Tekst źródłowy:

━━━

Lawa odciąża nas i udziela wsparcia emocjonalnego Snupkowi. Tego nie da się opisać… chociaż jesteśmy przeciwni robienia z psów dzieci, to kolejny pies w rodzinie, to jak nowy członek rodziny.
Trudności, być może teraz trudniej byłoby złapać stopa? A może tylko tak nam się wydaje, a rzeczywistość obaliła to zmartwienie. W 2014 martwiliśmy się o stopowanie z jednym psem, a szło bezproblemowo. Trochę więcej pracy wymaga od nas kontrolowanie ich w dzikiej naturze czy w razie pojawienia się kota, albo innego według nich zagrożenia, bo gdy jedno zacznie szczekać, złościć się czy niecierpliwić, to drugie to przejmuje i się tak nawzajem nakręcają. Największym zmartwieniem jest jak Lawa poradzi sobie w życiu bez Snupka. A to niestety nastąpi już niebawem, Snupek ma 18 lat, w styczniu zdiagnozowano u niego raka mózgu. Jednym z powodów, dla których wzięliśmy Lawę, było aby było nam łatwiej, gdy zabraknie Snupka. Teraz wiemy, że to ona załamie się jego stratą najbardziej…
Trzeba dźwigać 2 razy więcej karmy i wody. Płacić podwójnie za pobyt psa w hotelu (nie we wszystkich, ale w wielu obiektach taką mają politykę), co uważamy za skandal, bo jakie znaczenie dla sprzątania pokoju ma – czy pies był jeden czy dwa? Wodę jeszcze da się obejść, ją można pozyskać często w terenie dzięki filtrowi wody, ale karma… Teraz nasze 2 tygodniowe trekkingi w góry, czy rejony całkowicie bezludne byłyby dosłownie „cięższe” 😀 To minus małego psa, że nie może nawet drobnej części swojego bagażu nieść (psy mogą nosić w plecaczkach do 10% swojej masy).

━━━

Surowe dane:
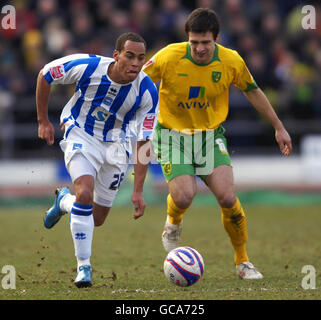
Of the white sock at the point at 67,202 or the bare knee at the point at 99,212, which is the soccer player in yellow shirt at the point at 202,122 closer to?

━━━

Zestaw zadań:
A) Zacytuj bez zmian fragment tekstu o podróżowaniu z dwoma psami od „Lawa odciąża nas” do „nowy członek rodziny.”.
B) Odpowiedz krótko na pytania do tekstu o podróżowaniu z dwoma psami:
(i) Ile lat ma Snupek?
(ii) W którym roku autorzy martwili się o stopowanie z jednym psem?
(iii) Jaką część swojej masy mogą nosić psy w plecaczkach?

Odpowiedzi:
A)
Lawa odciąża nas i udziela wsparcia emocjonalnego Snupkowi. Tego nie da się opisać… chociaż jesteśmy przeciwni robienia z psów dzieci, to kolejny pies w rodzinie, to jak nowy członek rodziny.

B)
(i) 18 lat.
(ii) W 2014 roku.
(iii) Do 10% swojej masy.